** Start of Dataset rows **
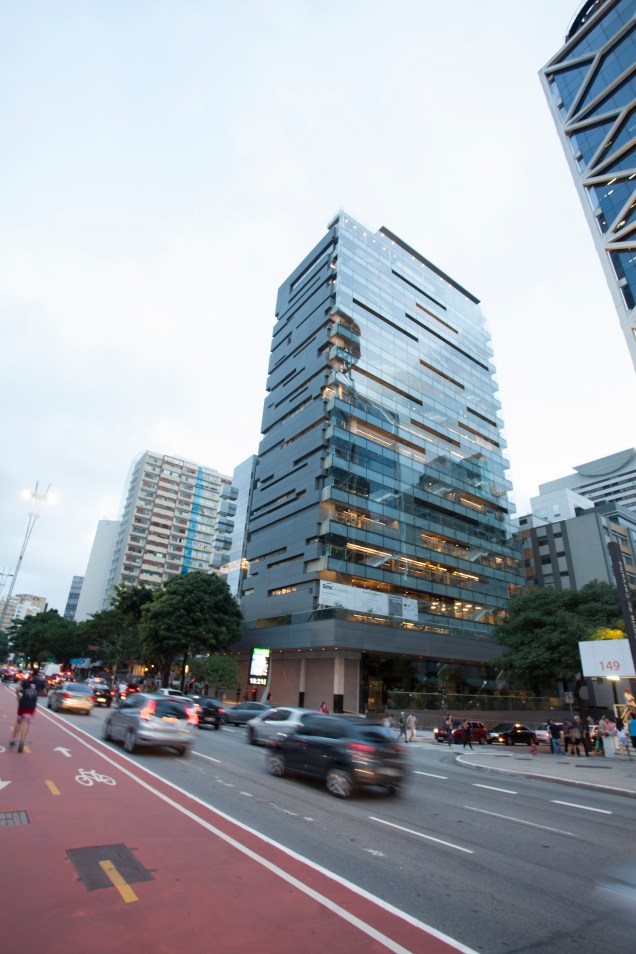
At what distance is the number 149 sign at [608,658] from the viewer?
75.6 feet

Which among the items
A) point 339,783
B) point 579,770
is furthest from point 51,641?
point 339,783

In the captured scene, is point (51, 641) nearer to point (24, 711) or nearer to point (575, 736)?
point (575, 736)

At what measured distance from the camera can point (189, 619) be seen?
149 ft

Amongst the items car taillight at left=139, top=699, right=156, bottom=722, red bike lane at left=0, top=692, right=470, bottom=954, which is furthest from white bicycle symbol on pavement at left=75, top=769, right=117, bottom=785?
car taillight at left=139, top=699, right=156, bottom=722

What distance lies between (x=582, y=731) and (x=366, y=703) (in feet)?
66.2

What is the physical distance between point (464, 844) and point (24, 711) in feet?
34.2

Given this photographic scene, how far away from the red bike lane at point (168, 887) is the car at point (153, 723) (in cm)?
529

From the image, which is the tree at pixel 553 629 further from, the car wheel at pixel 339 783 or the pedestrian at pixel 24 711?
the pedestrian at pixel 24 711

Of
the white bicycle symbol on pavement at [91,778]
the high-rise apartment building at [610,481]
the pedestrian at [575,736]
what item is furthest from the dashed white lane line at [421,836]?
the high-rise apartment building at [610,481]

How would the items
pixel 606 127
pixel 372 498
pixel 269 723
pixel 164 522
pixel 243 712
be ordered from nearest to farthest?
pixel 269 723 < pixel 243 712 < pixel 372 498 < pixel 606 127 < pixel 164 522

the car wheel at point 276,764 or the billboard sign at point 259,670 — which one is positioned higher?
the billboard sign at point 259,670

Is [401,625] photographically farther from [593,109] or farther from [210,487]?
[210,487]

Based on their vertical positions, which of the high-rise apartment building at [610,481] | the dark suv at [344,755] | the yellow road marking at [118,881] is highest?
the high-rise apartment building at [610,481]

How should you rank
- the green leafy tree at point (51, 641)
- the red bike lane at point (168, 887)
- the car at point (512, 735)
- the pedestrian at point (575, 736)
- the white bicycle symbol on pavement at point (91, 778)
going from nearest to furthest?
the red bike lane at point (168, 887) < the white bicycle symbol on pavement at point (91, 778) < the pedestrian at point (575, 736) < the car at point (512, 735) < the green leafy tree at point (51, 641)
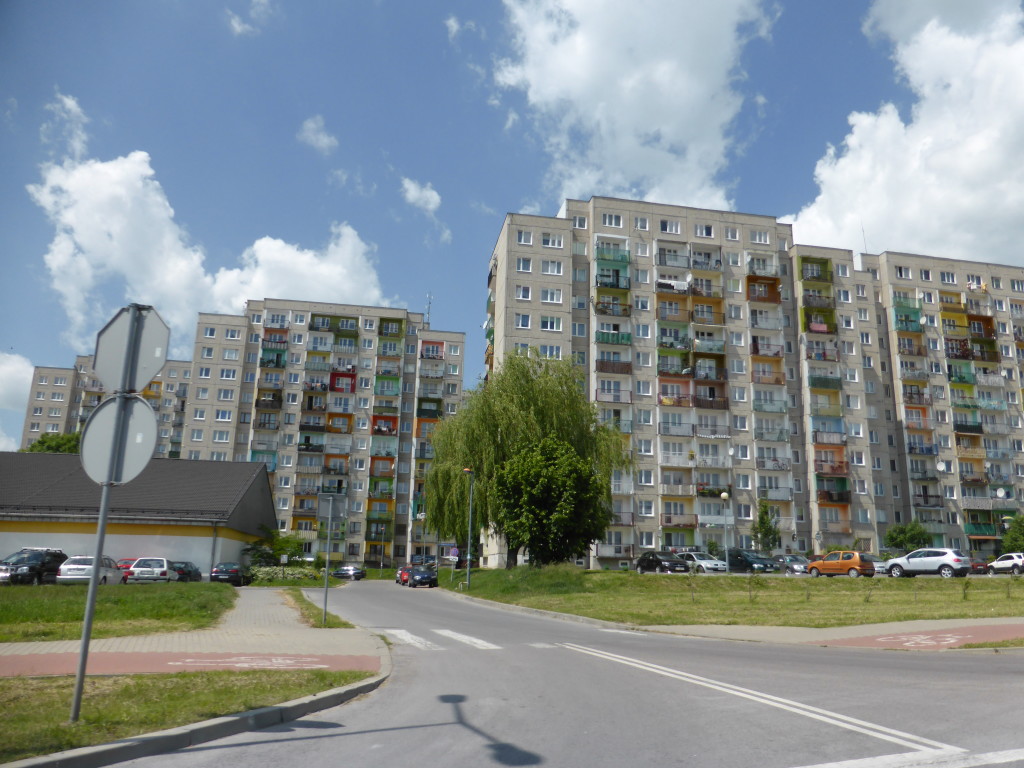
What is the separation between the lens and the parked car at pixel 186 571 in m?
** End of Dataset rows **
Objective » Return every line of the listing above unchanged, word for word, but leave out the pictures.

Solution to this problem »
At what distance is the number 149 sign at [608,658] from the viewer?
75.6 feet

Which among the items
A) point 339,783
B) point 579,770
is furthest from point 51,641?
point 339,783

In the captured scene, is point (51, 641) nearer to point (24, 711) or nearer to point (575, 736)?
point (575, 736)

At what measured distance from the camera can point (189, 619) be seen?
149 ft

Amongst the items car taillight at left=139, top=699, right=156, bottom=722, red bike lane at left=0, top=692, right=470, bottom=954, which is furthest from white bicycle symbol on pavement at left=75, top=769, right=117, bottom=785?
car taillight at left=139, top=699, right=156, bottom=722

What distance lies between (x=582, y=731) and (x=366, y=703) (in feet)?
66.2

What is the physical distance between point (464, 844) and point (24, 711) in feet?
34.2

Given this photographic scene, how far away from the red bike lane at point (168, 887) is the car at point (153, 723) (in cm)?
529

From the image, which is the tree at pixel 553 629 further from, the car wheel at pixel 339 783 or the pedestrian at pixel 24 711?
the pedestrian at pixel 24 711

Of
the white bicycle symbol on pavement at [91,778]
the high-rise apartment building at [610,481]
the pedestrian at [575,736]
what item is furthest from the dashed white lane line at [421,836]?
the high-rise apartment building at [610,481]

How would the items
pixel 606 127
pixel 372 498
pixel 269 723
pixel 164 522
pixel 243 712
be ordered from nearest to farthest?
pixel 269 723 < pixel 243 712 < pixel 372 498 < pixel 606 127 < pixel 164 522

the car wheel at point 276,764 or the billboard sign at point 259,670 — which one is positioned higher?
the billboard sign at point 259,670

Is [401,625] photographically farther from [593,109] or farther from [210,487]?
[210,487]

Based on their vertical positions, which of the high-rise apartment building at [610,481] | the dark suv at [344,755] | the yellow road marking at [118,881] is highest?
the high-rise apartment building at [610,481]

How should you rank
- the green leafy tree at point (51, 641)
- the red bike lane at point (168, 887)
- the car at point (512, 735)
- the pedestrian at point (575, 736)
- the white bicycle symbol on pavement at point (91, 778)
going from nearest to furthest?
the red bike lane at point (168, 887) < the white bicycle symbol on pavement at point (91, 778) < the pedestrian at point (575, 736) < the car at point (512, 735) < the green leafy tree at point (51, 641)
What is the separation between the lens and the parked car at pixel 186 571 in m?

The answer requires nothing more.